I can't drink for Australia, even if it is Australia Day tomorrow. I envy those people who can knock back drink after drink for hours on end but only get a bit jolly, ready to wake up bright and early the next morning to sprint along the beach. I only need one drink to be busting out 80s dance moves. Any more than that and I am in a world of pain, closeted in darkness like a vampire the next day.
And I'm not alone. We live in a binge drinking culture and there's always a lightweight casualty or two - the tiny Irish guy who has drunk his body weight in whisky and strips off in the bar. The ranting older man who introduces himself to a table of young girls and won't leave. The young girls slurring and crying in the toilets... yes, I have been there. Fact of the matter is, not everyone has the constitution to keep up in a society addicted to inebriation. And that's OK - it's OK to be a lightweight.

*TASK A*:
Reproduce the passage about being a lightweight drinker, starting at "I can't drink" and ending at "the next day.".
*TASK B*:
In the passage about being a lightweight drinker, how many drinks does the writer need before busting out 80s dance moves?
The lines after this passage are separate material with no connection to it.

*PROVIDED MATERIAL*:
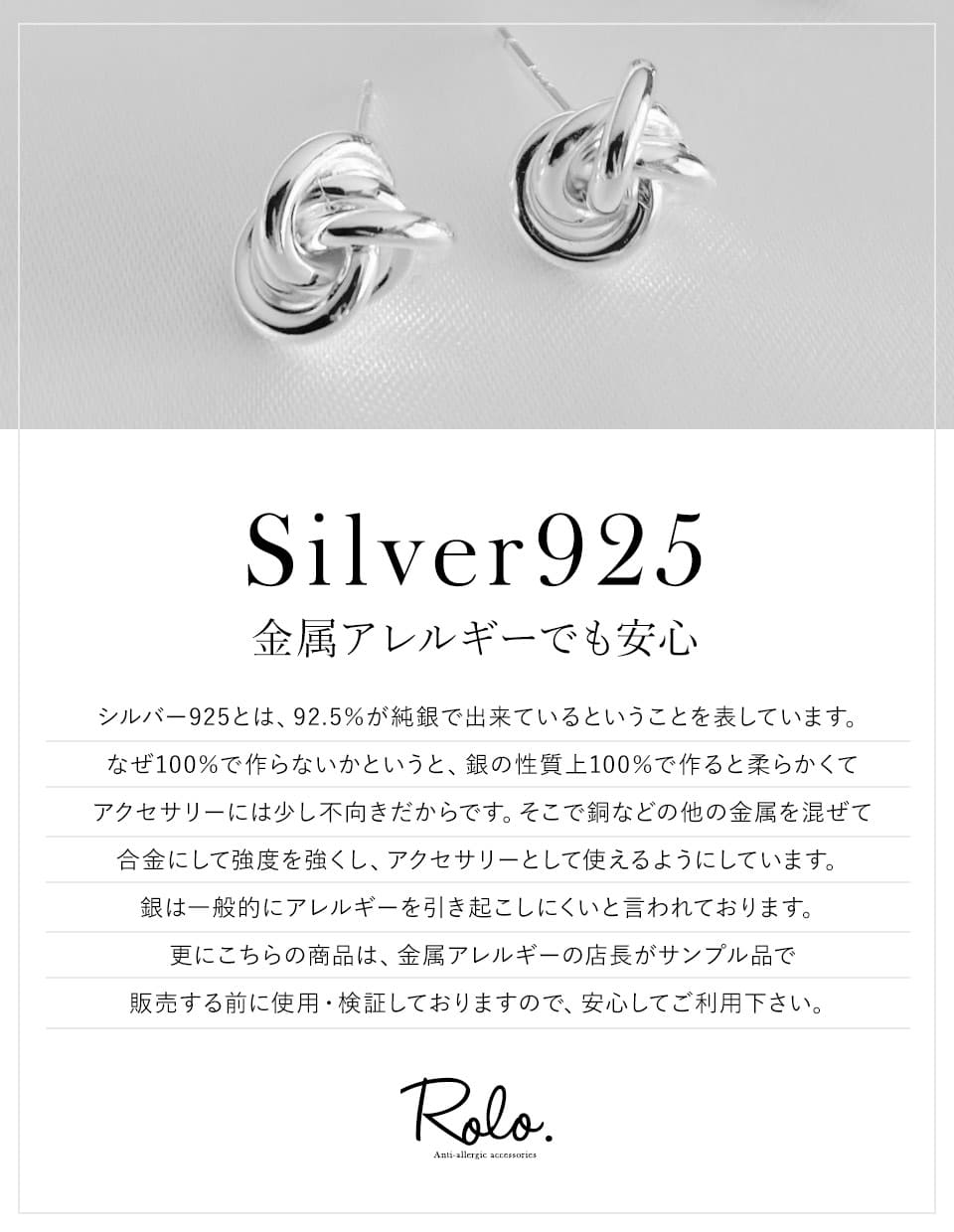 ノットピアス シルバー925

*ANSWER AREA A*:
I can't drink for Australia, even if it is Australia Day tomorrow. I envy those people who can knock back drink after drink for hours on end but only get a bit jolly, ready to wake up bright and early the next morning to sprint along the beach. I only need one drink to be busting out 80s dance moves. Any more than that and I am in a world of pain, closeted in darkness like a vampire the next day.

*ANSWER AREA B*:
One drink.